Stoking the fires


At times, I know exactly what I’m about, so writing up the title for my post is easy and even sets the tone for the whole piece. Yesterday and today, it’s been the opposite. I’m having to write up the entry and derive a title from it.

Fear has been creeping in slowly into my mind and as Herbert put it, fear is the mind killer. It needs to be faced and put in its proper place. Since I think in bullet points, here are the ones creeping in lately:

  • Career – I’ve been off my job since June last year and I’ve no desire to get back into the fray. Do I have a career anymore?
  • Big expectations – As an organizer for a conference coming up in April, I’m working on one fear with two faces: Doubt. Can I really pull it off? Will we succeed in delivering a good performance?
  • Confrontation – I’ve known for  a while, that I fear the unknown. This translates into my fear of deep water; I can’t dive! And at other times, it comes up in situations like dealing with neighbors whom I barely know and dealing with the almost daily requirement confrontation that I seem to find in India in other areas

I can’t seem to find any comforting answers to take away these fears, so I need to persevere. A quotation I once noted down said, “things will probably turn out to be just fine, but it takes nerves to just watch.”

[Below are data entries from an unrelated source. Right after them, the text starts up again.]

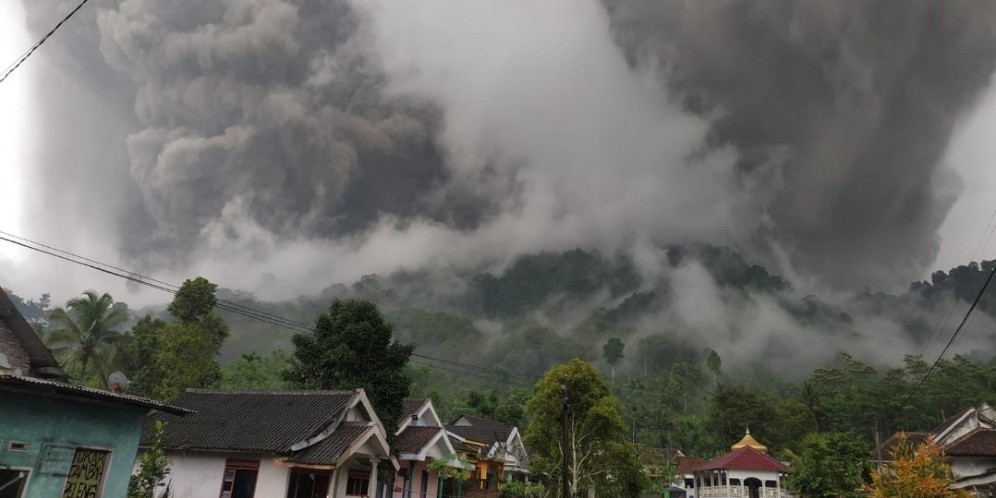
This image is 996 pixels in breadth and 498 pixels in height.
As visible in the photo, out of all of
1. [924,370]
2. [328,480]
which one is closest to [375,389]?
[328,480]

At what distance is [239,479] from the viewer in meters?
24.6

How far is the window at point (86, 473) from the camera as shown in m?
16.1

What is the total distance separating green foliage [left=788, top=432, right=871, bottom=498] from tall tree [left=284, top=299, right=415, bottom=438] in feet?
81.7

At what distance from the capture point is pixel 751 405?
3457 inches

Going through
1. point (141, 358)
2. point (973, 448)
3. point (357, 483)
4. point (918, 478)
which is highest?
point (141, 358)

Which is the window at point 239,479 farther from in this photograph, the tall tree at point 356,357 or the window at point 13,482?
the tall tree at point 356,357

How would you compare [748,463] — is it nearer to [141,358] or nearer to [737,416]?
[737,416]

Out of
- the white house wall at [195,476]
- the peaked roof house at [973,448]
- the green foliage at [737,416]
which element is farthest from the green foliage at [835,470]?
the green foliage at [737,416]

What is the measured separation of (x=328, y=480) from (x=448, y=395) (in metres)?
105

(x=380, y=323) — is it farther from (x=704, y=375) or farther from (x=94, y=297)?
(x=704, y=375)

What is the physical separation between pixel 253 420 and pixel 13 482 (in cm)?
1262

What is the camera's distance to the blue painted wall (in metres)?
14.9

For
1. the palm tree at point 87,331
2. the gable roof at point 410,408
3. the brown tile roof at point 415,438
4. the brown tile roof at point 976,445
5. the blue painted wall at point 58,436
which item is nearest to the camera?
the blue painted wall at point 58,436

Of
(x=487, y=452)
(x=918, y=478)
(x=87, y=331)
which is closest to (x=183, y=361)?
(x=87, y=331)
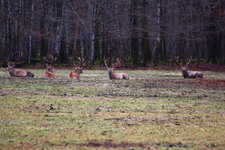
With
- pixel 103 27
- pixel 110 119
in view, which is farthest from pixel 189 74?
pixel 103 27

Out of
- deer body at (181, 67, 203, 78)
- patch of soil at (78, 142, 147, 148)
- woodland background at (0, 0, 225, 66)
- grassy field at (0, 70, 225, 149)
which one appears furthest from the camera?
woodland background at (0, 0, 225, 66)

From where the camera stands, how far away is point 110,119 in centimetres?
1088

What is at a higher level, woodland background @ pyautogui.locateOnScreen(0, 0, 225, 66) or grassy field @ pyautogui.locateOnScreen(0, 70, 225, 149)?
woodland background @ pyautogui.locateOnScreen(0, 0, 225, 66)

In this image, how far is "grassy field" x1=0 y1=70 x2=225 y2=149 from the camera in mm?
8305

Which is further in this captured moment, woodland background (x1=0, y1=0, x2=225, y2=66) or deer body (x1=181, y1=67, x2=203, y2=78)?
woodland background (x1=0, y1=0, x2=225, y2=66)

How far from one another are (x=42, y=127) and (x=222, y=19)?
3803 centimetres

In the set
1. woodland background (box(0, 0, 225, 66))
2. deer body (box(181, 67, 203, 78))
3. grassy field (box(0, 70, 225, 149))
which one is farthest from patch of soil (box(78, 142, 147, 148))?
woodland background (box(0, 0, 225, 66))

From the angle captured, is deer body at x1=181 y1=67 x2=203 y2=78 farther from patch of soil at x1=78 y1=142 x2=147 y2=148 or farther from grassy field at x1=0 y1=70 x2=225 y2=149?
patch of soil at x1=78 y1=142 x2=147 y2=148

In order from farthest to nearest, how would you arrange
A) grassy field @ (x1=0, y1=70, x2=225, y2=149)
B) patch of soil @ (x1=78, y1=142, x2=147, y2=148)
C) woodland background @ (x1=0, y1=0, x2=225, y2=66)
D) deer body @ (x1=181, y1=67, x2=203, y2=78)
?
woodland background @ (x1=0, y1=0, x2=225, y2=66) < deer body @ (x1=181, y1=67, x2=203, y2=78) < grassy field @ (x1=0, y1=70, x2=225, y2=149) < patch of soil @ (x1=78, y1=142, x2=147, y2=148)

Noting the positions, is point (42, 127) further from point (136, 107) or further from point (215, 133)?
point (136, 107)

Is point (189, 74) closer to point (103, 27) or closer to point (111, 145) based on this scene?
point (103, 27)

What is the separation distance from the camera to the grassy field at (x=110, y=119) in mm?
8305

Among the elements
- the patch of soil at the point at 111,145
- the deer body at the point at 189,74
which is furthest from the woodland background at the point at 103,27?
the patch of soil at the point at 111,145

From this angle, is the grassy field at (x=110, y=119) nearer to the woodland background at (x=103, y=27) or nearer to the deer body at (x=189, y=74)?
the deer body at (x=189, y=74)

Another dimly remembered story comes to mind – of a reactionary who’s given up on his comrades and is sulking in his home in front of the fire. One day a close friend comes by and sits silently beside him. After a short while, using the poker he extracts a red hot coal from the fire and sets it on the hearth. Soon, the color dims and all that is left behind is ash.

Yet, if you heap too many coals together, it takes a lot to get the fire going. An interesting conundrum here: company to keep the fires burning and some breathing spaces to keep it from choking.